[Dataset entries]
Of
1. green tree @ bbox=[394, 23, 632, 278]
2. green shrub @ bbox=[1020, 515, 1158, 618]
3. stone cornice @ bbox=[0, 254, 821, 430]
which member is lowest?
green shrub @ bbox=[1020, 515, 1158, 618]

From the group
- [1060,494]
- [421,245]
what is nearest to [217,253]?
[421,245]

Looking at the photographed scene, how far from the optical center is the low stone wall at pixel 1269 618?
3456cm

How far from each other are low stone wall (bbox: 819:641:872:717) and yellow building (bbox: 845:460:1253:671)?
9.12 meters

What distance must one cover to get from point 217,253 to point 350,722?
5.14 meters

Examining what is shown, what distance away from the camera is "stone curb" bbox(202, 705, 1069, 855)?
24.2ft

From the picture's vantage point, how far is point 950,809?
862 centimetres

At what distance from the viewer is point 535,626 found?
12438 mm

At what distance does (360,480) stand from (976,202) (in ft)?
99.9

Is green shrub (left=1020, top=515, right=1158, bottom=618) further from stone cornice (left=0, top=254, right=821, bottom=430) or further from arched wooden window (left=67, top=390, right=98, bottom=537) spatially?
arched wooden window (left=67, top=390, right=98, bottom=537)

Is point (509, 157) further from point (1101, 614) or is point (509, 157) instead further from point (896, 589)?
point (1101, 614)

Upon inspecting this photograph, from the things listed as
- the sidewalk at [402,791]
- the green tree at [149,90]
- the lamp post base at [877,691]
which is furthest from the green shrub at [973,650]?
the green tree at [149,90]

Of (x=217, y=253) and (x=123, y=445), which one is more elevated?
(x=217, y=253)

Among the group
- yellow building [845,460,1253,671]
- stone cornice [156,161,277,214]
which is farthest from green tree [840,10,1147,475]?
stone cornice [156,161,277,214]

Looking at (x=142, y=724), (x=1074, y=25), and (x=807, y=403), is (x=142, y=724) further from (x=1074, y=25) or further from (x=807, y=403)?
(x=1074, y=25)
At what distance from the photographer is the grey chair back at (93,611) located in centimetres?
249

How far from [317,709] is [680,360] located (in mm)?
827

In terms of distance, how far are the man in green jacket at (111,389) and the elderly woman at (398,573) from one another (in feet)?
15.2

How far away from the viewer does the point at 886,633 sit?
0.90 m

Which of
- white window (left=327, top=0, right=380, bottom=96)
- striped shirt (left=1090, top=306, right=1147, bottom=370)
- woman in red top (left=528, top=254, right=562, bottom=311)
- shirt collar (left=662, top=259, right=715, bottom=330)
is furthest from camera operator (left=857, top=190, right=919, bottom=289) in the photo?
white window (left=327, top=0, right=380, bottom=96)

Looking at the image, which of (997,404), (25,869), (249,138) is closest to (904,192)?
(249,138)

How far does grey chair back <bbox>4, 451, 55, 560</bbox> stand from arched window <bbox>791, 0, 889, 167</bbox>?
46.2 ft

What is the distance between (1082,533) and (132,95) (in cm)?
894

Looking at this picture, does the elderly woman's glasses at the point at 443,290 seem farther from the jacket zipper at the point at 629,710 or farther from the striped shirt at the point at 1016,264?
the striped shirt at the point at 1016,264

** Work to complete **
Write each line above out exactly.

** The completed task **
Of
1. green tree @ bbox=[394, 23, 632, 278]
2. green shrub @ bbox=[1020, 515, 1158, 618]
3. stone cornice @ bbox=[0, 254, 821, 430]
which member is lowest?
green shrub @ bbox=[1020, 515, 1158, 618]

From the group
- [1060,494]
- [421,245]
what is nearest to [217,253]?
[421,245]

Looking at the photographed scene, how far from the optical center is the low stone wall at pixel 1269 618?
3456cm

How far from each other are low stone wall (bbox: 819:641:872:717) and yellow building (bbox: 845:460:1253:671)?
9.12 meters

What distance must one cover to get from point 217,253 to point 350,722?
5.14 meters

Examining what is shown, what distance away from the camera is "stone curb" bbox(202, 705, 1069, 855)?
24.2ft

From the picture's vantage point, how far is point 950,809?
862 centimetres

At what distance from the viewer is point 535,626 found?
12438 mm

At what distance does (360,480) stand from (976,202) (in ft)?
99.9

Is green shrub (left=1020, top=515, right=1158, bottom=618) further from stone cornice (left=0, top=254, right=821, bottom=430) or further from arched wooden window (left=67, top=390, right=98, bottom=537) spatially?
arched wooden window (left=67, top=390, right=98, bottom=537)

Is point (509, 157) further from point (1101, 614) or is point (509, 157) instead further from point (896, 589)?
point (1101, 614)

Upon inspecting this photograph, from the things listed as
- the sidewalk at [402,791]
- the green tree at [149,90]
- the lamp post base at [877,691]
which is furthest from the green shrub at [973,650]?
the green tree at [149,90]

Of (x=217, y=253) and (x=123, y=445), which one is more elevated?
(x=217, y=253)

Among the group
- yellow building [845,460,1253,671]
- stone cornice [156,161,277,214]
which is farthest from green tree [840,10,1147,475]?
stone cornice [156,161,277,214]

Looking at (x=142, y=724), (x=1074, y=25), and (x=807, y=403), is (x=142, y=724) further from (x=1074, y=25) or further from (x=807, y=403)?
(x=1074, y=25)
At what distance from the photographer is the grey chair back at (93,611) located in centimetres?
249

How far from [317,709] is [680,360] located (in mm)?
827

In terms of distance, how far are the man in green jacket at (111,389) and the elderly woman at (398,573) from one another (in feet)?
15.2

How far away from the viewer does the point at 886,633 sit?
0.90 m

Which of
- white window (left=327, top=0, right=380, bottom=96)
- striped shirt (left=1090, top=306, right=1147, bottom=370)
- woman in red top (left=528, top=254, right=562, bottom=311)
- shirt collar (left=662, top=259, right=715, bottom=330)
is furthest from camera operator (left=857, top=190, right=919, bottom=289) in the photo?
white window (left=327, top=0, right=380, bottom=96)

Looking at the image, which of (997,404), (25,869), (249,138) is closest to (904,192)?
(249,138)

How far does grey chair back <bbox>4, 451, 55, 560</bbox> stand from arched window <bbox>791, 0, 889, 167</bbox>?
46.2 ft

What is the distance between (1082,533) and (132,95) (in cm)?
894

Looking at this picture, does the elderly woman's glasses at the point at 443,290 seem farther from the jacket zipper at the point at 629,710 or farther from the striped shirt at the point at 1016,264?
the striped shirt at the point at 1016,264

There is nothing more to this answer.